[Trecho da página]:
Deus como Criador (Kallistos Ware)

 

O que segue abaixo é um resumo do capítulo "Deus como Criador", parte do livro O Caminho Ortodoxo.


A Natureza da Criação e o Mal

1. Por que Deus criou o universo e o que significa que a criação é um ato contínuo? Deus criou o universo não por necessidade ou obrigação, mas como um ato de seu amor livre e transbordante. O amor, em sua essência, busca compartilhar, e o amor de Deus é "extático", ou seja, o impulsiona para fora de si mesmo. Ele criou o mundo para que outros seres pudessem existir e participar da vida e do amor que são Seus. A criação não é um evento único que aconteceu no início dos tempos e depois foi deixado para funcionar por conta própria. Pelo contrário, a criação é um processo contínuo e presente. Deus não é como um relojoeiro cósmico que dá corda em sua criação; Ele sustenta ativamente cada partícula do universo a cada momento com Sua vontade amorosa. Se essa vontade criadora cessasse por um instante, o universo inteiro voltaria ao não-ser. Portanto, a afirmação correta não é "Deus fez o mundo", mas "Deus está fazendo o mundo, aqui e agora".

2. Se Deus e Sua criação são "extremamente bons", como se explica a existência do mal? O mal não é uma substância, uma "coisa" ou um ser que foi criado por Deus. O mal é, estritamente falando, uma ausência: a ausência do bem, assim como a escuridão é a ausência da luz. Ele é parasitário, existindo apenas como uma distorção ou mau uso do que é inerentemente bom. A origem do mal não reside na matéria ou no mundo físico, mas na vontade livre de seres espirituais — primeiro anjos, depois humanos — que escolheram se afastar de Deus. Portanto, o mal reside não nas coisas em si, mas na atitude e na escolha da vontade. Mesmo os demônios não são maus por natureza, mas se tornaram assim pelo mau uso de suas faculdades naturais.

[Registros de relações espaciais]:
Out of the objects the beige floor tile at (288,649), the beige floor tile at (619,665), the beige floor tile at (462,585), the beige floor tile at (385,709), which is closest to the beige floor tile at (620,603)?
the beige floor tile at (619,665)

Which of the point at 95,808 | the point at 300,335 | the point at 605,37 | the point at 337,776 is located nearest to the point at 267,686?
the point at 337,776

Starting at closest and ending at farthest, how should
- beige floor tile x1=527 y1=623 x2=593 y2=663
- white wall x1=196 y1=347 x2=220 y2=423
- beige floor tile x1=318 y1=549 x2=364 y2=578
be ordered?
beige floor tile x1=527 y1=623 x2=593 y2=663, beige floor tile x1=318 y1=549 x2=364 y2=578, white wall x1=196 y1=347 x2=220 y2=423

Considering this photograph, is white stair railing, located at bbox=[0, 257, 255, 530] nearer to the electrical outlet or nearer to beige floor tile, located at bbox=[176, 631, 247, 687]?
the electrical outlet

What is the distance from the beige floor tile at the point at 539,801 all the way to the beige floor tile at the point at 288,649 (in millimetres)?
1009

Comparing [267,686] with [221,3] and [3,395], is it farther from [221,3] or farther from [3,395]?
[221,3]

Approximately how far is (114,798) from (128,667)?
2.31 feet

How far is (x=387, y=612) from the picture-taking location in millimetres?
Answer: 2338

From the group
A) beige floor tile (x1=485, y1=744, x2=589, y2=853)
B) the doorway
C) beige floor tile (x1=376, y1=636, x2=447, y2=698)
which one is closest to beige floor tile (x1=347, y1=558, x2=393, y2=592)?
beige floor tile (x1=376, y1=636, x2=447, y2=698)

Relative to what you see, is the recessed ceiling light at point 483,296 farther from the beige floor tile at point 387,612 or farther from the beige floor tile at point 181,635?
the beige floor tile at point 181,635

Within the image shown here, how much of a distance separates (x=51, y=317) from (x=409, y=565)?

[Tarefa proposta 1]:
Responda com base no resumo sobre Deus como Criador:
(a) Segundo o resumo, Deus criou o universo como um ato de quê?
(b) O que aconteceria se a vontade criadora de Deus cessasse por um instante?
(c) Em que está a origem do mal, de acordo com o resumo?
[Tarefa proposta 2]: Reproduza sem nenhuma alteração as linhas dos registros que começam na linha que contém "What is the" e terminam no final dos registros.
O resumo e os registros não têm nenhuma relação entre si.

[Resposta completa 1]:
(a) Como um ato de seu amor livre e transbordante, e não por necessidade ou obrigação.
(b) O universo inteiro voltaria ao não-ser.
(c) Na vontade livre de seres espirituais, primeiro anjos e depois humanos, que escolheram se afastar de Deus.

[Resposta completa 2]:
What is the distance from the beige floor tile at the point at 539,801 all the way to the beige floor tile at the point at 288,649 (in millimetres)?
1009

Comparing [267,686] with [221,3] and [3,395], is it farther from [221,3] or farther from [3,395]?
[221,3]

Approximately how far is (114,798) from (128,667)?
2.31 feet

How far is (x=387, y=612) from the picture-taking location in millimetres?
Answer: 2338

From the group
A) beige floor tile (x1=485, y1=744, x2=589, y2=853)
B) the doorway
C) beige floor tile (x1=376, y1=636, x2=447, y2=698)
which one is closest to beige floor tile (x1=347, y1=558, x2=393, y2=592)?
beige floor tile (x1=376, y1=636, x2=447, y2=698)

Relative to what you see, is the recessed ceiling light at point 483,296 farther from the beige floor tile at point 387,612 or farther from the beige floor tile at point 181,635?
the beige floor tile at point 181,635

Within the image shown here, how much of a distance separates (x=51, y=317) from (x=409, y=565)?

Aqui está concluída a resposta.